Dinner is served.

Note: I wrote this on January 1, 2014, and have decided to move on from my food blog that is celebrating its third anniversary this week. Everything I write I’ll post here.

Stir-fry reminds me of my mother. Garlic reminds me of my dad. But that’s not how I arrived at this dish, which I admit is a bit of a stretch.

I got here—to this daily meal of frozen fish, frozen vegetables, cooked in a skillet lubricated with oil—mostly by process of elimination. Isn’t that how we all end up at our favorite meals? Eliminate those dishes that take too long. Eliminate those dishes that taste too good. Eliminate those dishes that you need special ingredients for. Eliminate those dishes of which the man doesn’t want seconds.

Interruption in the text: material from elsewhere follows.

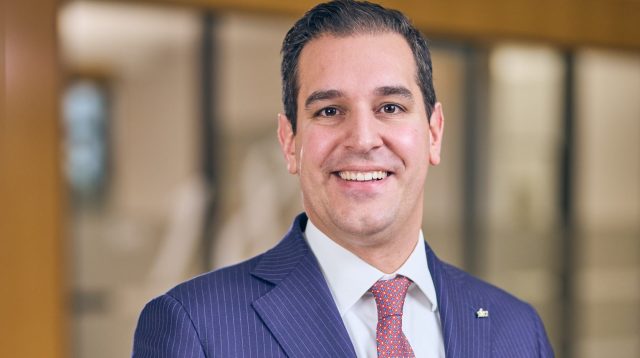 Jan Bauschmann leitet das Private-Banking-Segment der Frankfurter Sparkasse.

The diet kept getting whittled down, until it was more and more convenient, less and less what I was proud of. I, who made my own flour. I, who bought grain in bulk. I, who cooked colored rice on the stove. I, who went to the farmers market for produce. I, who worked with grains and seeds and vegetables many of my friends hadn’t heard of. Now, it’s all frozen, thrown in a skillet with olive oil I get from Whole Foods, and I’ve long since given up on the exotic foods of ancient times.

As I stare into the smoke and dart my head to avoid popping oil, the sound brings me back to the tiny kitchens my mom cooked in. Sitting at her round oak table, book open, pencil in hand, doing homework while she cooked. When she was in Houston last month for my wedding, she did a stir-fry for us then, too. Tomatoes and tuna in pasta that was lightly coated in oil. It reminded me of another dish she would make, wagon wheel pasta cooked with olive oil. Nothing else. Just buttery, wonderful carbs.

The garlic takes me down a darker road, of staring down into a bowl of rice so I don’t choke on an entire clove. Watching my father as he takes one of those rectangular butcher knives that I always associate with Chinese and smacking a garlic bulb in the head. The time he tried to teach me to cook—“bend your fingers at the knuckle so you don’t cut yourself”—and I almost fainted. My sister and I fought over who could escape the steam in the bathroom. Our identical faces turned red as we splashed water on our cheeks. We laughed, like we always did in the heat of his disappointment.

When it’s time to serve what I’ve prepared into one bowl that my family of three shares, I find myself back in the present tense of my life. One in which my father will knock on our door every other Friday to smile and coo at my baby boy, one in which my mother tries to reach out to me from the other side of the computer screen somewhere in Seoul, South Korea. Life moved on, as it continues to do, and what matters in this moment is that my little family is well fed.